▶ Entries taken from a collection
+ + + + + + +
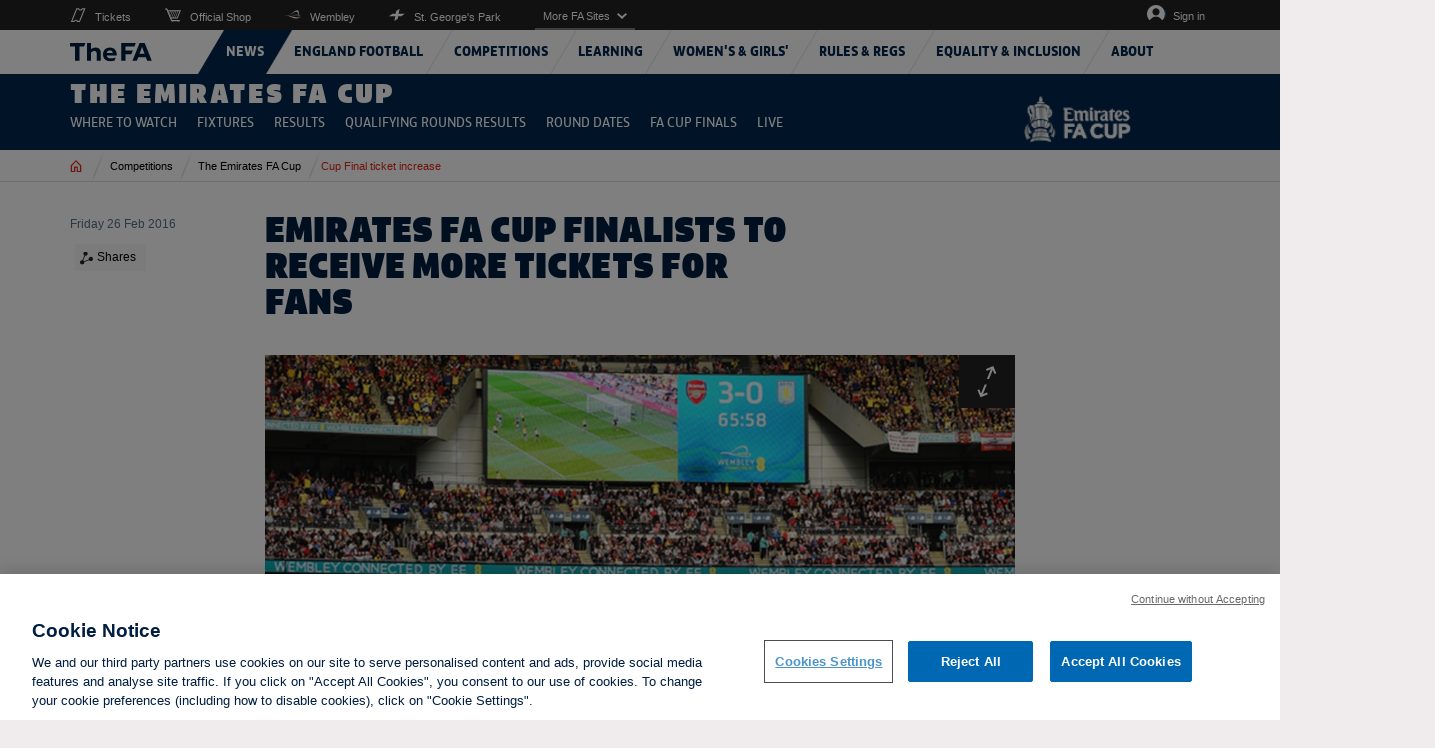

--- FILE ---
content_type: text/html
request_url: https://button.ecal.com/
body_size: 611
content:
<!doctype html><html lang="en"><head><meta charset="utf-8"/><meta name="viewport" content="width=device-width,initial-scale=1,maximum-scale=1"><link rel="icon" href="/favicon.ico?v=2"/><link rel="stylesheet" href="/assets/fonts/fonts.css"/><meta name="theme-color" content="#00000000"/><meta name="description" content="EcAL"/><link rel="apple-touch-icon" href="https://ecal-dynamic-assets.s3.us-east-1.amazonaws.com/assets/app/logo-round.svg"/><link rel="manifest" href="/manifest.json"/><title>ECAL</title><script defer="defer" src="/static/js/main.b3256870.js"></script><link href="/static/css/main.0fea862b.css" rel="stylesheet"></head><body><noscript>You need to enable JavaScript to run this app.</noscript><div id="root"></div></body></html>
+ + + + + + +
▶ TASK GOAL
Please copy out the entries above exactly as they appear, but skip their images.

▶ SOLUTION TO THE EXERCISE
--- FILE ---
content_type: text/html
request_url: https://button.ecal.com/
body_size: 611
content:
<!doctype html><html lang="en"><head><meta charset="utf-8"/><meta name="viewport" content="width=device-width,initial-scale=1,maximum-scale=1"><link rel="icon" href="/favicon.ico?v=2"/><link rel="stylesheet" href="/assets/fonts/fonts.css"/><meta name="theme-color" content="#00000000"/><meta name="description" content="EcAL"/><link rel="apple-touch-icon" href="https://ecal-dynamic-assets.s3.us-east-1.amazonaws.com/assets/app/logo-round.svg"/><link rel="manifest" href="/manifest.json"/><title>ECAL</title><script defer="defer" src="/static/js/main.b3256870.js"></script><link href="/static/css/main.0fea862b.css" rel="stylesheet"></head><body><noscript>You need to enable JavaScript to run this app.</noscript><div id="root"></div></body></html>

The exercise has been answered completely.